A dashboard hierarchy only works if the links between tiers are explicit. In Grafana, data links and panel links let you click a metric spike and jump directly to the detail dashboard with the same time window and the same environment filter pre-populated. Configure them in the panel JSON:

# Inside a panel definition (Grafana JSON) "links": [ { "title": "Open pod detail for this service", "url": "/d/pod-detail?var-env=${__field.labels.env}&var-service=${__field.labels.service}&from=${__from}&to=${__to}", "targetBlank": false } ] # In Terraform (grafana provider >= 1.x supports dataLinks in fieldConfig) fieldConfig = { defaults = { links = [ { title = "Open DB Detail Dashboard" url = "/d/db-detail?var-env=$${__field.labels.env}&from=$${__from}&to=$${__to}" } ] } }

The time-range variables ${__from} and ${__to} are critical — they preserve the incident time window as you drill down. Without them, the detail dashboard opens at "last 1 hour" and you lose context about exactly when the anomaly happened.

Production Failure Modes in Dashboards

  • Dashboard refresh rate too high: a 5-second refresh on 20 panels with expensive Prometheus queries can itself cause a query storm, degrading the metrics database during the incident you are trying to debug. Default to 30s refresh; use 10s only on Tier 0 during active incidents.
  • Undefined "normal": without a reference band showing the same period last week, engineers cannot tell if the current spike is unusual or just Tuesday traffic. Add a offset 1w query on every RPS and latency panel as a faint background reference line.
  • Missing data vs. zero: a panel showing a flat zero can mean "all is quiet" or "metrics stopped being emitted." Use absent() or a separate "last scrape" timestamp panel to distinguish silence from failure.
  • Dashboard rot: services are renamed, metrics are changed, and old panels silently return "No data." Instrument your dashboards: periodically run a query against the Grafana API to detect panels with zero data points and alert on them.
Never create an alert directly from a dashboard panel. Alerts defined via the Grafana UI panel editor are stored in Grafana, not in your alerting config-as-code. When you restore the Grafana database or migrate to a new instance, those alerts vanish. Define all alerts in Prometheus alerting rules YAML or Alertmanager, commit them to Git, and let the dashboard panel be a visualization only — with a link to the rule in the annotation.

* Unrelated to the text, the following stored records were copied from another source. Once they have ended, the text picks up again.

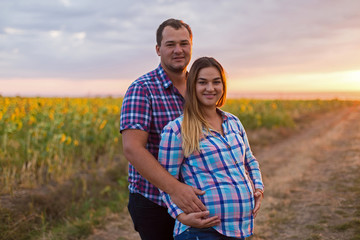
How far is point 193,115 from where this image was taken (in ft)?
6.20

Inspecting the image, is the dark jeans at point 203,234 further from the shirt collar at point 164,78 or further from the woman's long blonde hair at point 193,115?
the shirt collar at point 164,78

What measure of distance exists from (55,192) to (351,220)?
361 cm

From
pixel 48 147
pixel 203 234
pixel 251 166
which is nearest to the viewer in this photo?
pixel 203 234

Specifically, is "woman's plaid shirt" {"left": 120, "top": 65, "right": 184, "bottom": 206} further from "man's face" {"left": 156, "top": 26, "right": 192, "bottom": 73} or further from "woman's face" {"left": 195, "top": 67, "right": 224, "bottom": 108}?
"woman's face" {"left": 195, "top": 67, "right": 224, "bottom": 108}

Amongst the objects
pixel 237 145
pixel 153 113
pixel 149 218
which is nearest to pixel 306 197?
pixel 149 218

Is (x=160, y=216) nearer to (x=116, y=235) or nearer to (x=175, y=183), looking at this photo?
(x=175, y=183)

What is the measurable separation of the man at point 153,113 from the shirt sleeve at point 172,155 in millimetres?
88

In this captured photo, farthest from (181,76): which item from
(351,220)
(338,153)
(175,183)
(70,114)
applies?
(338,153)

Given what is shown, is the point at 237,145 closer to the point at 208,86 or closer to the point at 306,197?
the point at 208,86

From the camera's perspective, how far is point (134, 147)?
1915 millimetres

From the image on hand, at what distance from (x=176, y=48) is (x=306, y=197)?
393 centimetres

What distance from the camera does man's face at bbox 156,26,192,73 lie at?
2.18m

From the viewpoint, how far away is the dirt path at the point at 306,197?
407 centimetres

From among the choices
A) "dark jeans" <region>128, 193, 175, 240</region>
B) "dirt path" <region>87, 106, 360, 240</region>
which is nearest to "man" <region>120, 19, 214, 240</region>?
"dark jeans" <region>128, 193, 175, 240</region>
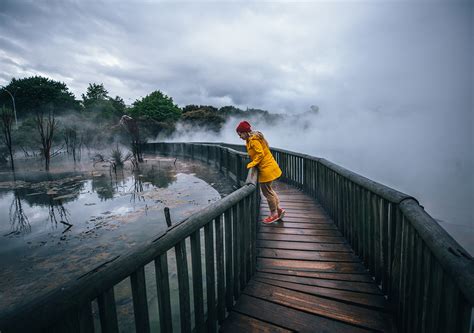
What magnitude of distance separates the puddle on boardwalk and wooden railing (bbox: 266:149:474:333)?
5.33 feet

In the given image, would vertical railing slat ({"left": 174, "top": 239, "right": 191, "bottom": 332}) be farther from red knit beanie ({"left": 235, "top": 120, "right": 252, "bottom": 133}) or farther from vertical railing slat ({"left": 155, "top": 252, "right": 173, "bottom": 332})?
red knit beanie ({"left": 235, "top": 120, "right": 252, "bottom": 133})

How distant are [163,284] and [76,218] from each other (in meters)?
5.63

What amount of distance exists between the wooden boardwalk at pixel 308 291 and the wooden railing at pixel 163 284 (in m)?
0.22

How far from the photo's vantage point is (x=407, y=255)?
2020 mm

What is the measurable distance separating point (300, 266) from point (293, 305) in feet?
2.72

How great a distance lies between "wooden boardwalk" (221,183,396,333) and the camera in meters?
2.31

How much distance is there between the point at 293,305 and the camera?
8.36 ft

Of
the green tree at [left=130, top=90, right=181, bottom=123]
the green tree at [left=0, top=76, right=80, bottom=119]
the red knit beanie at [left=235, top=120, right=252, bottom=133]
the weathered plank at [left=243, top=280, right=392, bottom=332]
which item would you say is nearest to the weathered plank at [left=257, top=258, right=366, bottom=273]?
the weathered plank at [left=243, top=280, right=392, bottom=332]

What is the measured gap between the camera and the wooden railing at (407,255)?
49.2 inches

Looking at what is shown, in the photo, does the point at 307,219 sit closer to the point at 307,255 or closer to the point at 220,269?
the point at 307,255

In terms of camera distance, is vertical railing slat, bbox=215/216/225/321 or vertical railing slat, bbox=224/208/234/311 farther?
vertical railing slat, bbox=224/208/234/311

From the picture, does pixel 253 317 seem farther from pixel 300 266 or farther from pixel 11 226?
pixel 11 226

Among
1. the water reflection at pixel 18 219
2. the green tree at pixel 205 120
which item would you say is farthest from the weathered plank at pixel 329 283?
the green tree at pixel 205 120

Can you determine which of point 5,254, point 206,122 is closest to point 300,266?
point 5,254
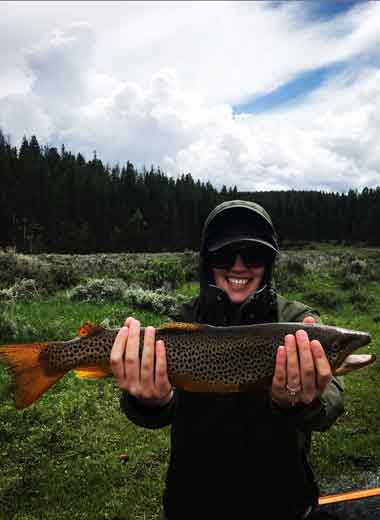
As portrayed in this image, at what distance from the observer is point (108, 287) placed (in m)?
15.6

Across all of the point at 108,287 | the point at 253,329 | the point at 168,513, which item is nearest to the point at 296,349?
the point at 253,329

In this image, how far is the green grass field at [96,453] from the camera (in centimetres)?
539

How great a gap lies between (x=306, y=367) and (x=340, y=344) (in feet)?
1.26

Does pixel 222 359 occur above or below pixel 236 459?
above

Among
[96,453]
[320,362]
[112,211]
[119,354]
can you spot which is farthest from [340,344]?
[112,211]

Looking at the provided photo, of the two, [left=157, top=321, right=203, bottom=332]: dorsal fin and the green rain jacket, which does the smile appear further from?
the green rain jacket

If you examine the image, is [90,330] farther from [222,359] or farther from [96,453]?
[96,453]

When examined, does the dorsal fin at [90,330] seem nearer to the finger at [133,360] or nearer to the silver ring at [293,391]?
the finger at [133,360]

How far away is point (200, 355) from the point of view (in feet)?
10.3

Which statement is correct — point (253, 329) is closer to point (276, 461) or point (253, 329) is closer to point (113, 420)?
point (276, 461)

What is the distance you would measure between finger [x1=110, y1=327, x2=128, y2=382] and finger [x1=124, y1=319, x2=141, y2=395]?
0.10 feet

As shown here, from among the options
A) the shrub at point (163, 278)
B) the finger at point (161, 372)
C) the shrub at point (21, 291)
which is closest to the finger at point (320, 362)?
the finger at point (161, 372)

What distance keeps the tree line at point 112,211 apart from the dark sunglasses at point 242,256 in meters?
58.7

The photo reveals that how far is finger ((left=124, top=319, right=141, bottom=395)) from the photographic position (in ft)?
9.91
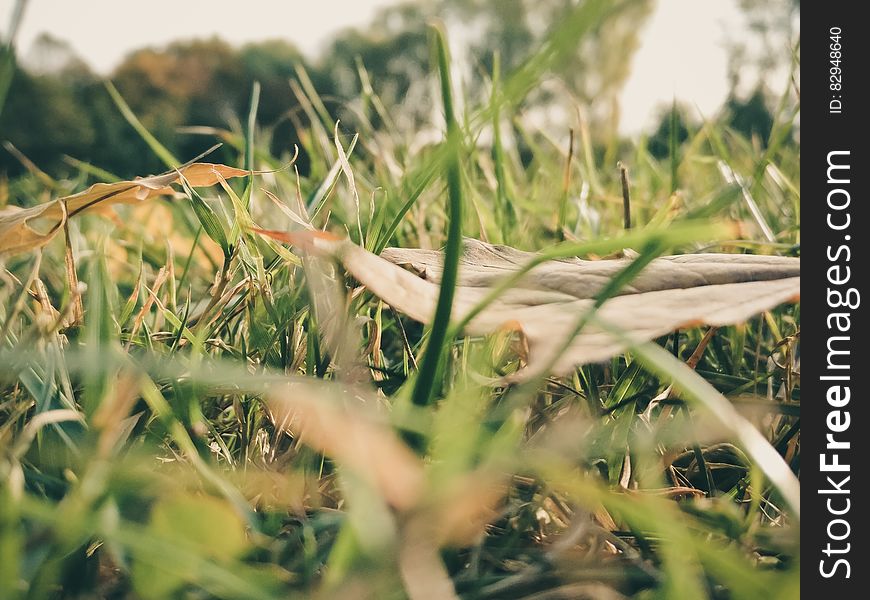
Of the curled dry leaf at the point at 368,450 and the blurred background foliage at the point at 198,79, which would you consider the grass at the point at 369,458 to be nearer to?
the curled dry leaf at the point at 368,450

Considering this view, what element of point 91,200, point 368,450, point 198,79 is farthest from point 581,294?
point 198,79

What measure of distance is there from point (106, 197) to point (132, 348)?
0.08 meters

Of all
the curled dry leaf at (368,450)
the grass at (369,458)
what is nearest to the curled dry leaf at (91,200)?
the grass at (369,458)

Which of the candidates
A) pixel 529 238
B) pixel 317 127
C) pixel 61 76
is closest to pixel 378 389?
pixel 529 238

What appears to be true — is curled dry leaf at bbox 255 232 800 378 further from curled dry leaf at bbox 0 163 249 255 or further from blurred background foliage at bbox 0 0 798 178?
blurred background foliage at bbox 0 0 798 178

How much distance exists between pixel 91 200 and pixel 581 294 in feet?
0.81

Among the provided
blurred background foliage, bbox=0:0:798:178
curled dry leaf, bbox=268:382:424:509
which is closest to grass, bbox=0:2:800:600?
curled dry leaf, bbox=268:382:424:509

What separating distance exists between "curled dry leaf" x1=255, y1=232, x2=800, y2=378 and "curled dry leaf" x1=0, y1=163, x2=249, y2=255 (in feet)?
0.28

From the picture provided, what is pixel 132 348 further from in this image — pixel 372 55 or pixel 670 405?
pixel 372 55

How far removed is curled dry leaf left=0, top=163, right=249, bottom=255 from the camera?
0.28m

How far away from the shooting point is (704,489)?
0.27 m

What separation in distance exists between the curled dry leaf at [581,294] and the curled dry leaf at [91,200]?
0.28 ft

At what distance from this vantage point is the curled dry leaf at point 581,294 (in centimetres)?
20

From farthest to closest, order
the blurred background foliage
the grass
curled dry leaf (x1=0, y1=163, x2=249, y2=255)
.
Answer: the blurred background foliage → curled dry leaf (x1=0, y1=163, x2=249, y2=255) → the grass
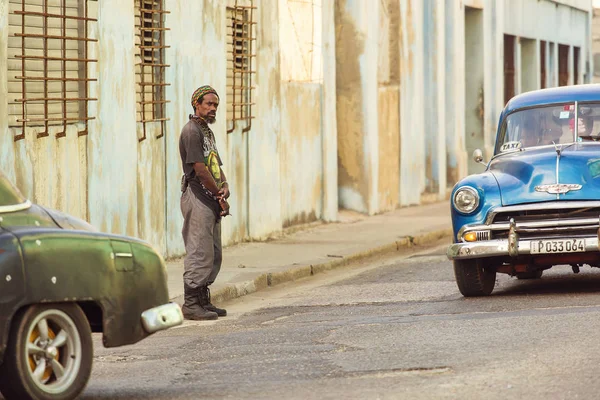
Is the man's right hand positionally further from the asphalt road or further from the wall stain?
the wall stain

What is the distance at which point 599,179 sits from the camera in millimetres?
11867

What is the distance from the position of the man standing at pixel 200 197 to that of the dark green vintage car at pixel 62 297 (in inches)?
152

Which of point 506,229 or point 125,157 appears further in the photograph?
point 125,157

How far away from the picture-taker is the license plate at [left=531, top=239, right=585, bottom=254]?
38.3 feet

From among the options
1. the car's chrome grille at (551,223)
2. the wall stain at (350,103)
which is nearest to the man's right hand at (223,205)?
the car's chrome grille at (551,223)

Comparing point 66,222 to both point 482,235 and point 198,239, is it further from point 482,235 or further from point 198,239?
point 482,235

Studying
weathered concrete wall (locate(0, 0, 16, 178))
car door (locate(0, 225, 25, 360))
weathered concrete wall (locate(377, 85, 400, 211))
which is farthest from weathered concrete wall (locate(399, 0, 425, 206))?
car door (locate(0, 225, 25, 360))

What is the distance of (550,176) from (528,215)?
14.6 inches

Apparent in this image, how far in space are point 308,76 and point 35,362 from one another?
15.4 metres

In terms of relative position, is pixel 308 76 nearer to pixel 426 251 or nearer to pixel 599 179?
pixel 426 251

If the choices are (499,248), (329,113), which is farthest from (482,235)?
(329,113)

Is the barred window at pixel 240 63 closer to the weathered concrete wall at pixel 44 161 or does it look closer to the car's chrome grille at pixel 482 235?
the weathered concrete wall at pixel 44 161

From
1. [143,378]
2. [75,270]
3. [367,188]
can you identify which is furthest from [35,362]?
[367,188]

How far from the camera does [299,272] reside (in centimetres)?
1589
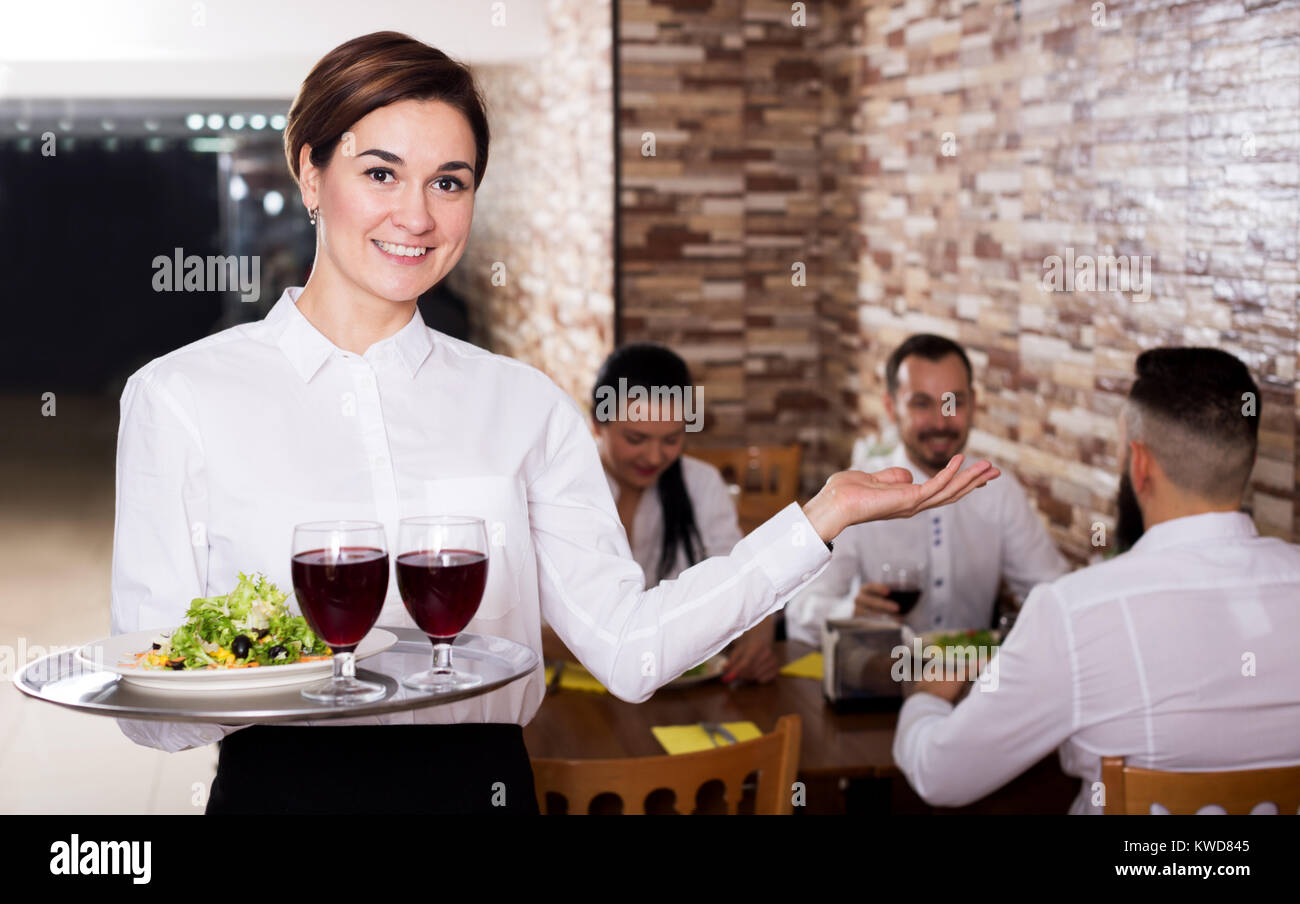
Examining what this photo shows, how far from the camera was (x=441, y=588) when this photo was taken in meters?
1.17

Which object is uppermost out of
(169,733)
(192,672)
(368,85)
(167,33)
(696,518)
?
(167,33)

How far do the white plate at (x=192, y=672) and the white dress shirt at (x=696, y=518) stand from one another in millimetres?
2220

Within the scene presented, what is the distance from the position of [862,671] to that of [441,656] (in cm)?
139

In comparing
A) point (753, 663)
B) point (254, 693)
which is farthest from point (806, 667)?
point (254, 693)

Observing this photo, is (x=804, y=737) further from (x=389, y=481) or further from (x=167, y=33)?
(x=167, y=33)

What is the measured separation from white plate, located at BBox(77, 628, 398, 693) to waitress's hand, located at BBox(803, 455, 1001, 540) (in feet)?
1.40

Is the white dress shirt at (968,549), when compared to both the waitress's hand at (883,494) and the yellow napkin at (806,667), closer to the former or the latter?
the yellow napkin at (806,667)

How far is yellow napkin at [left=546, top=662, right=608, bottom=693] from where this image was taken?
2.58 meters

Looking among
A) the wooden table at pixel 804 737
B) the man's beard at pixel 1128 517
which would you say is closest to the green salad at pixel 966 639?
the wooden table at pixel 804 737

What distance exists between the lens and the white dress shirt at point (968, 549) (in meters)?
3.32

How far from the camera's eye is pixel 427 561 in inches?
46.3

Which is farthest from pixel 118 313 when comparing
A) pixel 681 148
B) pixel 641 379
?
pixel 641 379
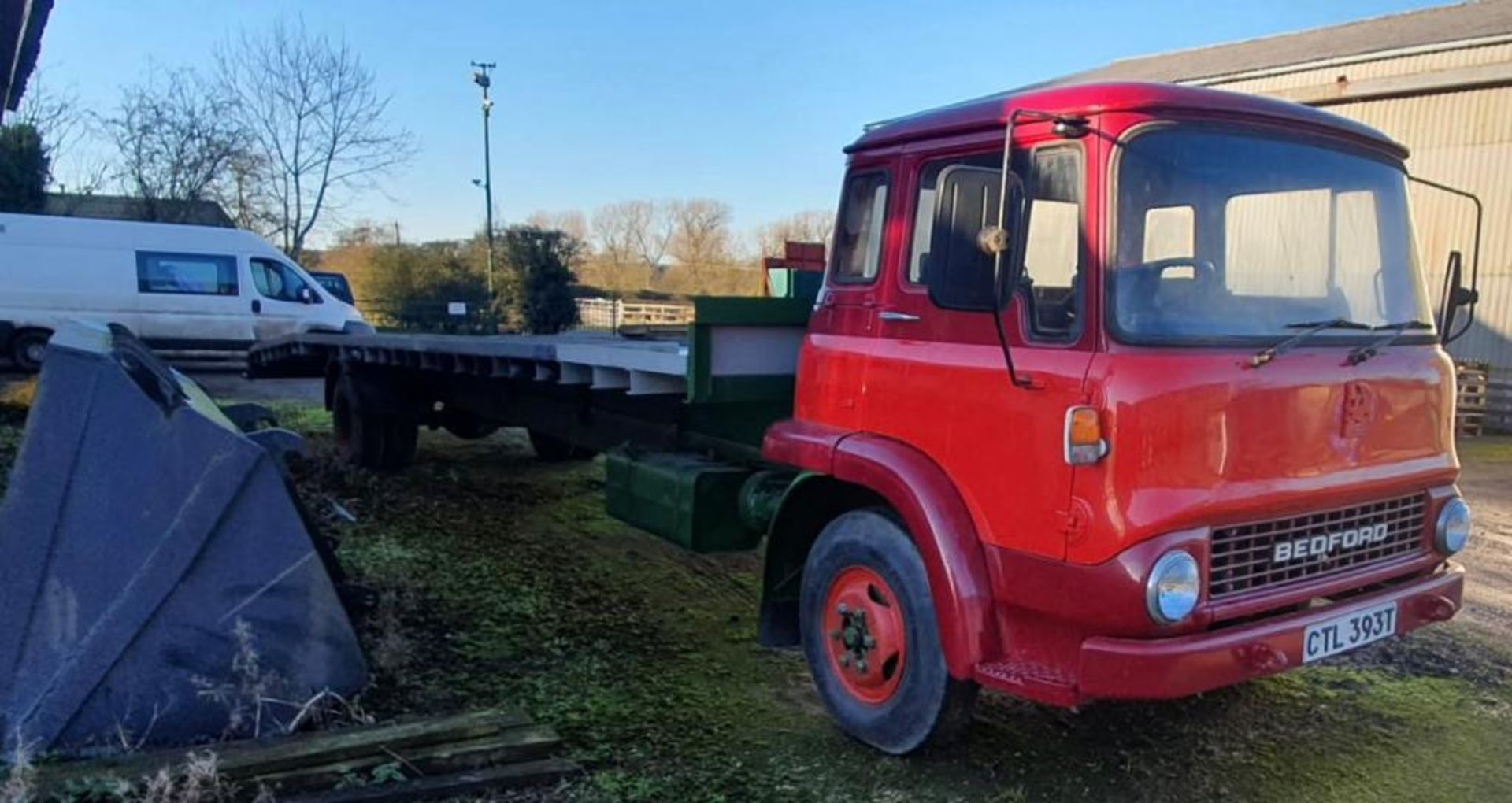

The Dashboard Review Checklist

Before merging a dashboard into production, every panel should pass this review:

  1. Actionable: if this panel shows a bad value, what do I do? If you cannot answer, remove the panel.
  2. Correctly aggregated: are you using rate() for counters? histogram_quantile() for latency? Summing instead of averaging across pods?
  3. Threshold set: does the panel have green/yellow/red thresholds, or does it require the engineer to remember what "normal" looks like?
  4. Labeled: would a new engineer on their first on-call shift understand what this panel shows without asking? Title, Y-axis unit, and legend format must all be explicit.
  5. Linked: does clicking a spike take you to the relevant detail dashboard or log query?

Dashboards that survive this checklist become institutional knowledge. They encode the team's collective understanding of how the system behaves, and they make every future incident faster to resolve. That is the standard to build toward.